By applying the fix already applied to the Java Sudachi https://github.com/WorksApplications/Sudachi/pull/118 , this will be changed to

$ echo … | sudachipy
…   補助記号,句点,*,*,*,* .
    補助記号,句点,*,*,*,* .
    補助記号,句点,*,*,*,* .
EOS

And the empty (zero-length) morphemes will still be there. This is not a bug, but by specification, the expected behavior of Sudachi.

The original input only has one character, so Sudachi allots this for the first morpheme, and set the remainder to be the "zero-length" morphemes. These empty zero-length morphemes do have the normalized form ..

For the case, the input is only one character, but after the normalization, 平成 is 1 morpheme as well hence no empty morphemes.

polm commented 4 years ago

Huh, OK. I applied the fix and got the output above and assumed I had done something wrong.

And the empty (zero-length) morphemes will still be there. This is not a bug, but by specification, the expected behavior of Sudachi.

Where can I see the specification?

I'm curious what the motivation for generating zero-length morphemes is.

sorami commented 4 years ago

Actually, there is no written specification, as far as I know ... The above is according to the main developer @kazuma-t , and I meant something like "that was what Sudachi was intended to do".

I'm curious what the motivation for generating zero-length morphemes is.

This is because the number of tokens after normalization is bigger than the original ones. is normalized to three morphemes . / . / . and there simply aren't enough tokens to align with. It is not that we want to have zero-length morphemes, but that is the only way we can think of.

polm commented 4 years ago

Actually, there is no written specification, as far as I know ... The above is according to the main developer @kazuma-t , and I meant something like "that was what Sudachi was intended to do".

Ah OK then, good to know.

This is because the number of tokens after normalization is bigger than the original ones. … is normalized to three morphemes . / . / . and there simply aren't enough tokens to align with. It is not that we want to have zero-length morphemes, but that is the only way we can think of.

Couldn't you just treat ... as a single morpheme? It's already an entry in small_lex.csv...

sorami commented 4 years ago

Couldn't you just treat ... as a single morpheme? It's already an entry in small_lex.csv...

Right, it is in the lexicon, so the above result is that the analysis result happened to be that way, due to their scores.

We could treat this particular case in a single morpheme way, but in general, that "zero-length morpheme" case can happen.

We let the users configure the character normalization, so it is possible to have cases where the output morphemes are longer than the input.
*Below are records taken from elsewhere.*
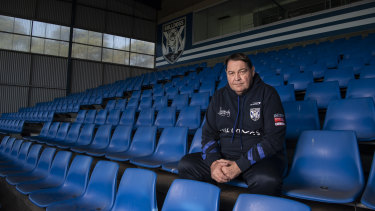 Former All Blacks coach Steve Hansen has been working with Trent Barrett and the Bulldogs.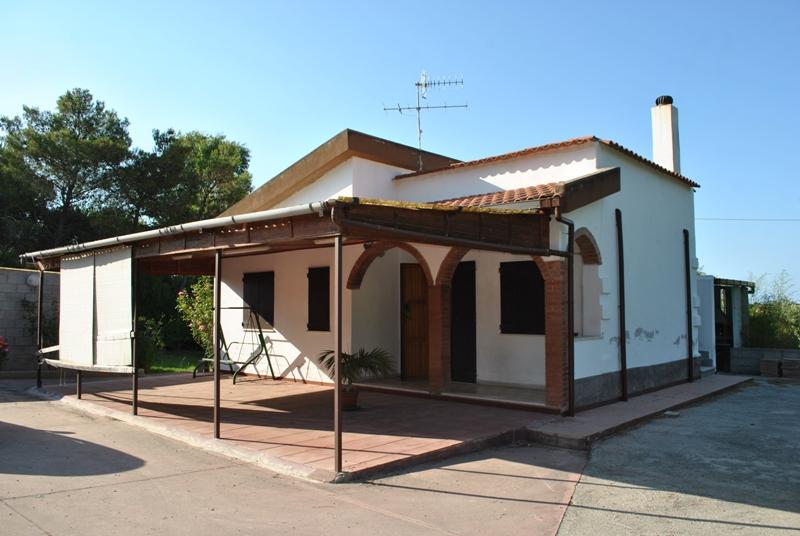 Sassari Loc. Saccheddu villino in ottime condizioni di mq 80 con due camere soggiorno con angolo cottura bagno e ampia veranda con terreno di pertinenza mq 4000 circa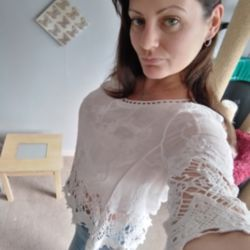 Emma is looking for singles for a date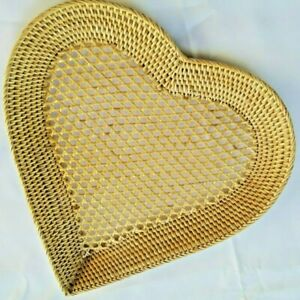 Vintage Heart Shaped Wicker Rattan Woven Basket Display Storage Nature HomeDecro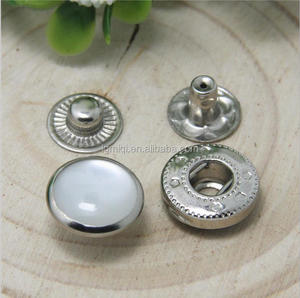 Wholesale custom metal snap button with pearl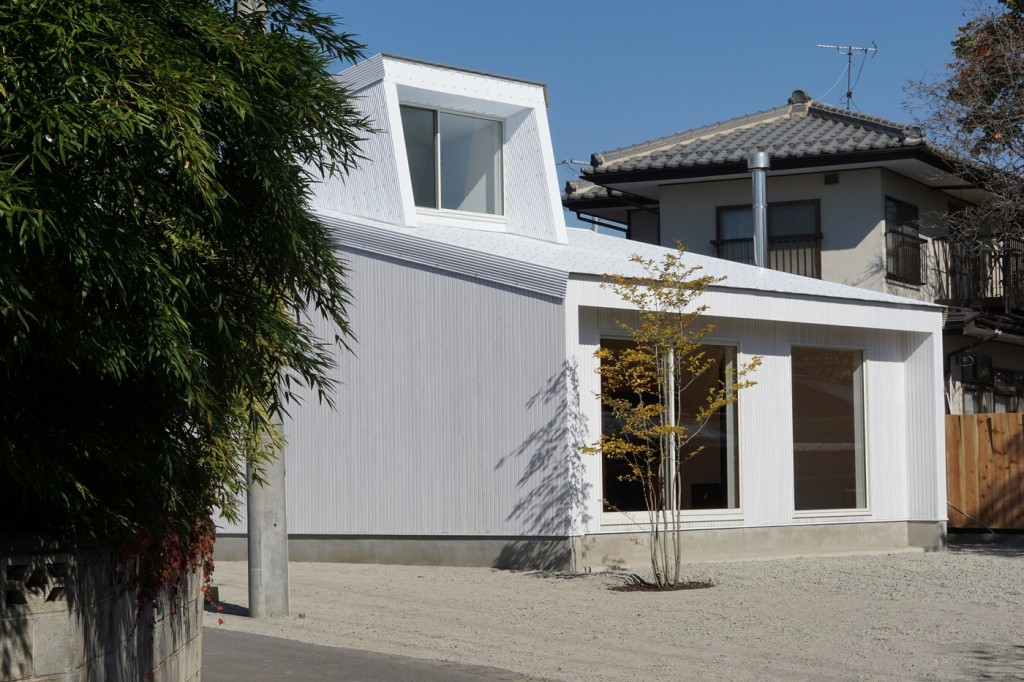 minimal house in japan with a huge dormer 10 1024x682 Minimal House In Japan With A Huge Dormer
For example, if the input A produces the longer output B C D, we can think of 3 ways to treat such case;

  1. Each output have the same repeated original form: A -> B(A) C(A) D(A) (If we concatenate the original forms there will be duplicates)
  2. Only the first one keeps the original form: A -> B(A) C() D() (The current behavior of Sudachi)
  3. Always make it a single morpheme: A -> BCD(A)

The approach 3. is that we are giving up the correct analysis. Between 1. and 2., we think that 2. is probably a better solution, thus the current behavior.

@kazuma-t Please correct me if I am explaining something wrong, or elaborate to make it clearer.